My rating: 4 of 5 stars
I'm glad you liked it, Dorothy. It sounds like a sad book in every way.
ReplyDeleteIn truth there were not a lot of lighthearted moments in the story. It did shine a light on some of the darkest recesses of the human heart and that can make for melancholy reading. But Tartt's writing is enthralling. One doesn't want to put the book down.
DeleteGreat review Dorothy! This is the one novel by Donna Tartt I have not read. Since she seems to only publish a new one every ten years, I am kind of holding back, though I suppose I could always reread. Her writing is enthralling, for sure!

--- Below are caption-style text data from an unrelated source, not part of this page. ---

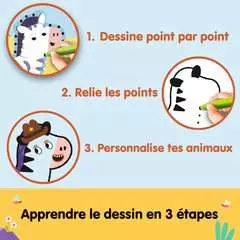 My First Xoomy ® - Image 5 - Cliquer pour agrandir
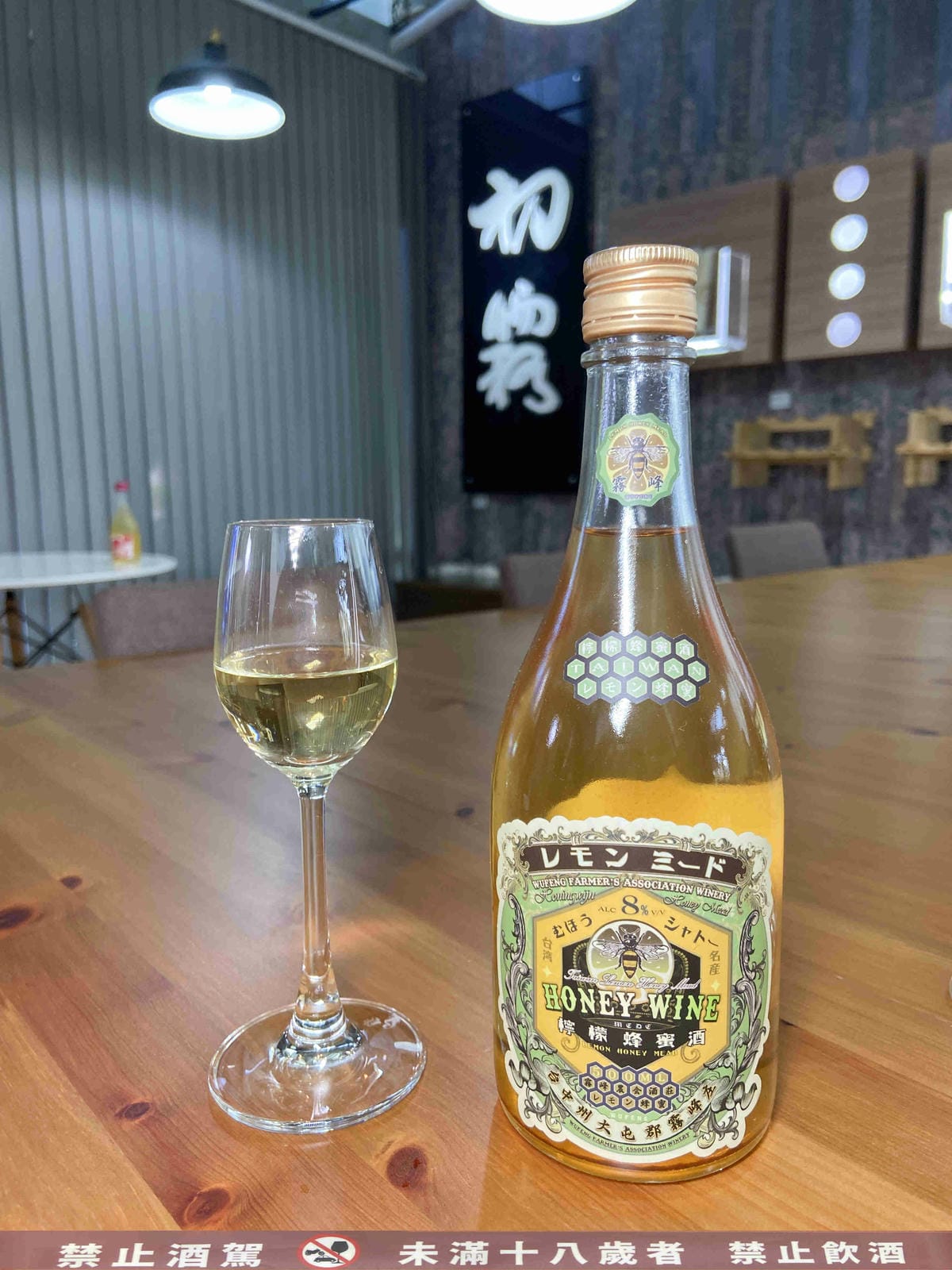 IMG_7597_副本.jpg IMG_7597_副本.jpg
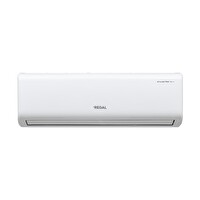 Regal Luna 24000 BTU/H A++ R32 Inverter Duvar Tipi Klima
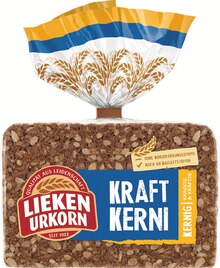 K+K - Klaas & Kock Steinfeld - Kraftkerni Kraftkerni Angebot bei K+K - Klaas & Kock Steinfeld im Prospekt "Spitze!"
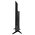  Телевизор Xiaomi MI TV P1 43 black (L43M6-6ARG) 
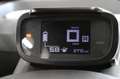 Opel Rocks-e Brommobiel Base Grau - thumbnail 13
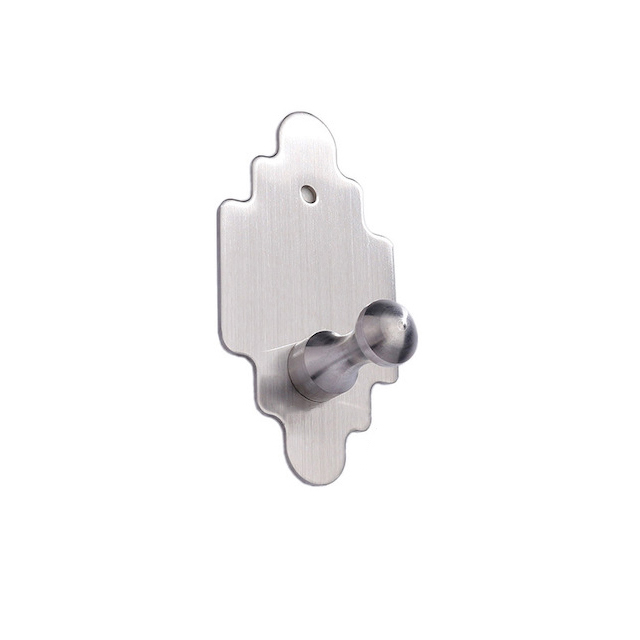 Silver(CHY-23643)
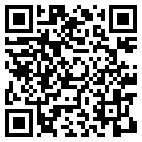 QR Code for Dr Dent in Murray, KY 42071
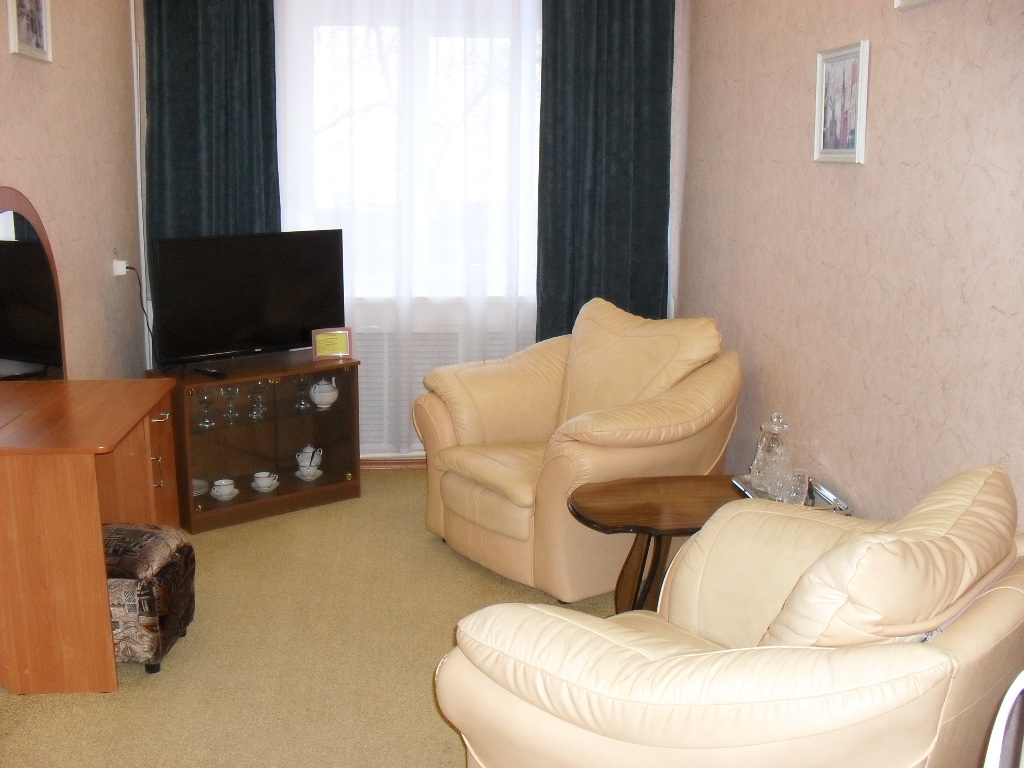 Фото Шахтёр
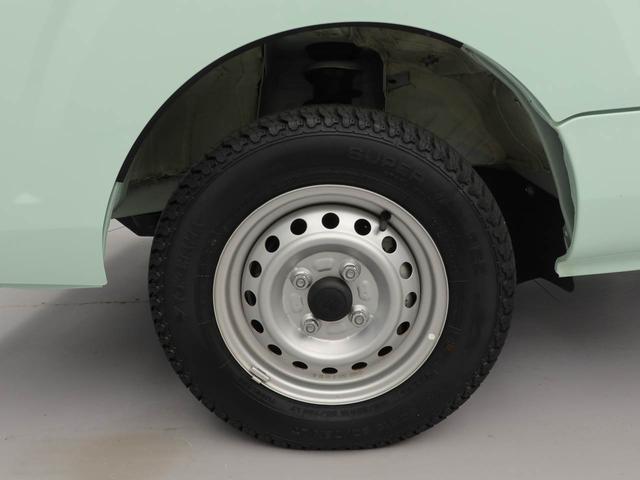 ハイゼットトラックジャンボエクストラ(愛知県)の中古車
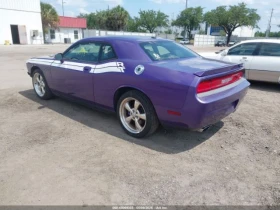 Dodge Challenger * R/T * 5.7 * ����� | Mobile.bg � ����� ������ 11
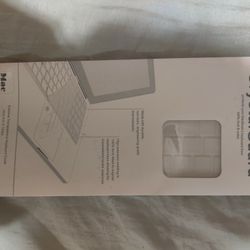 MacBook Keyboard Guard
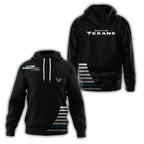 HOU Apparels SC034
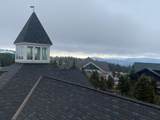 #419 Allegheny Springs Lodge - Photo 14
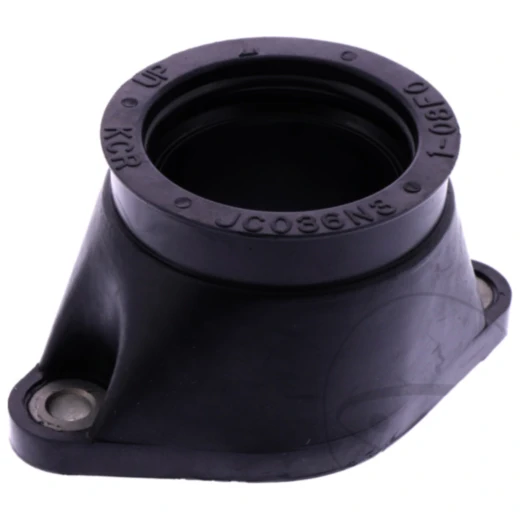 Ansaugstutzen links Originalersatzteil für Motorräder 7244094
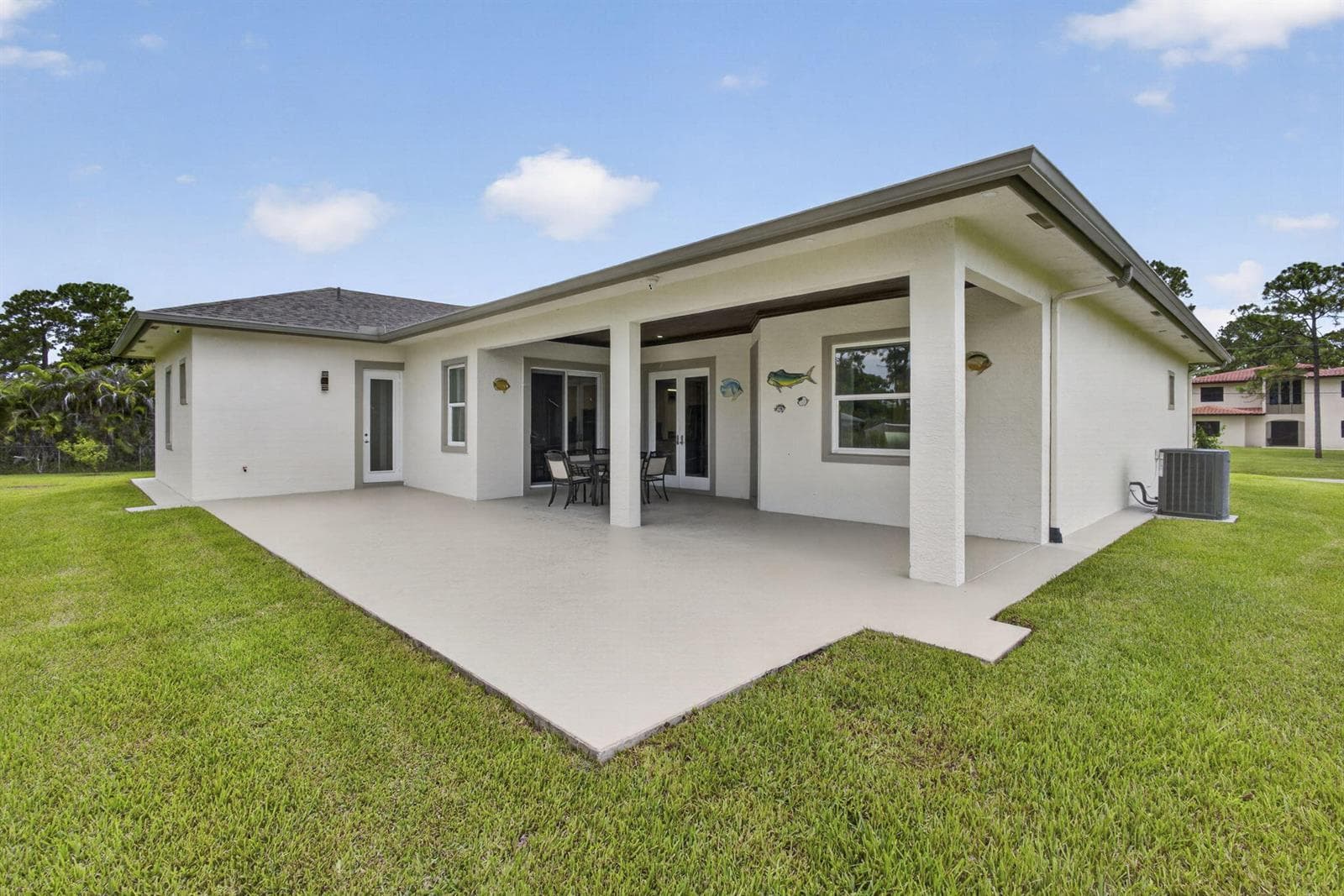 15108 99th Street N, FL 33412 — zdjęcie 4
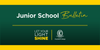 Junior School Bulletin Banner Photo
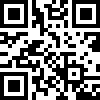 https://isna.ir/xdWJKC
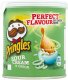 Pringles Chipsy Sour Cream & Onion 40g 1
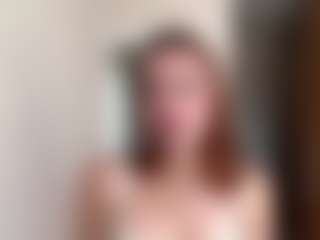 Mery's Live Sex Cam Show
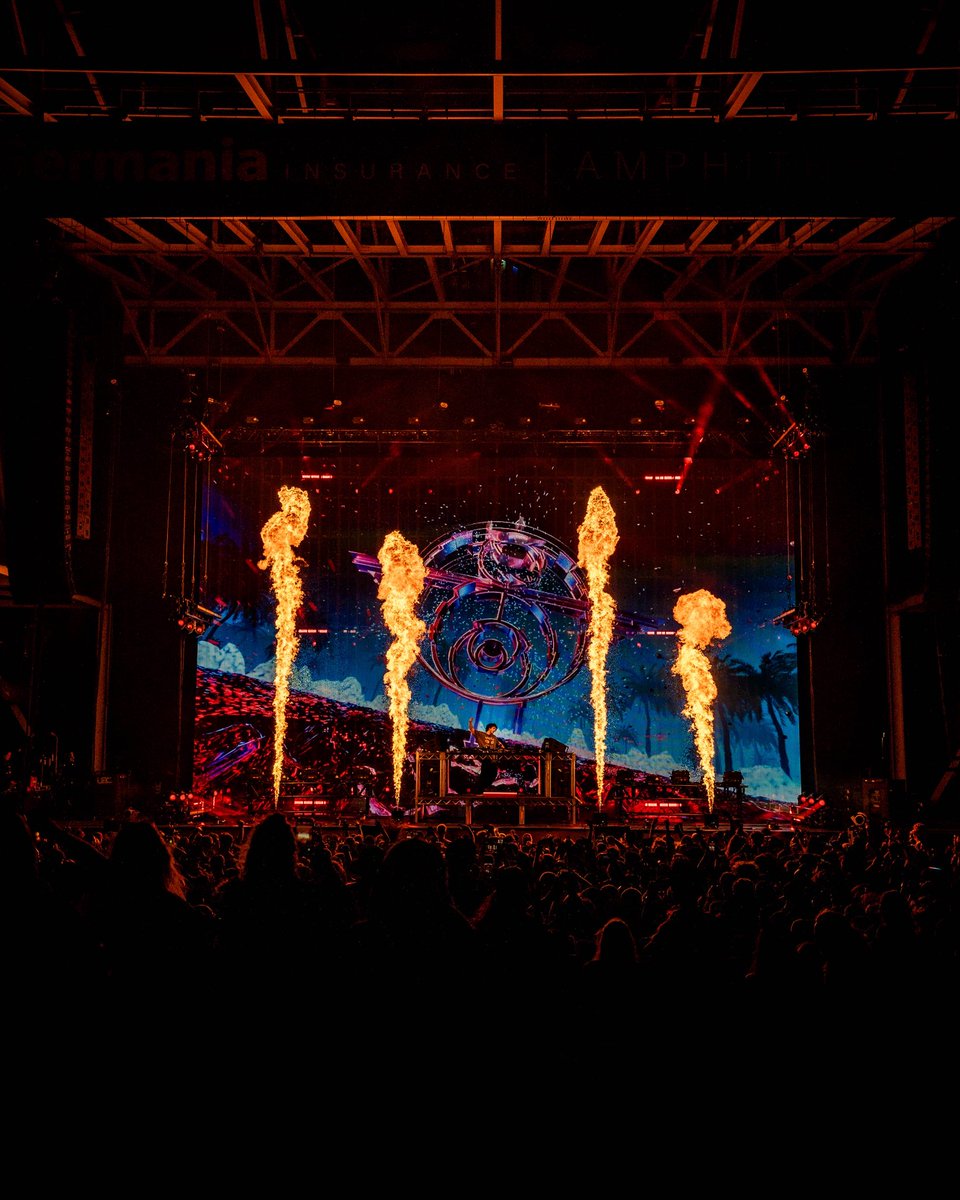 cloud ☁️ tweet media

ReplyDeleteThere is an organic quality to her writing. It just seems to grow and sometimes sprouts extraneous limbs that don't really go anywhere, but in the end it all leads right to the tippy top of the "tree" and sort of leaves us hanging there. Not unlike Robin.
DeleteIf so - you will love this book. I am one of the people that read The Goldfinch - and then went back and read Donna Tartt's earlier books because I really enjoy her writing style. I think that if you like one Tartt book - you'll like them all. I say that because either you enjoy spending time with very flawed characters or you do not. I am some someone that does. Donna Tarrt creates beautifully complex characters that make mistakes and are not perfect.
ReplyDeleteFlawed they certainly are. Or another way of saying that might be that they are all too human and utterly believable.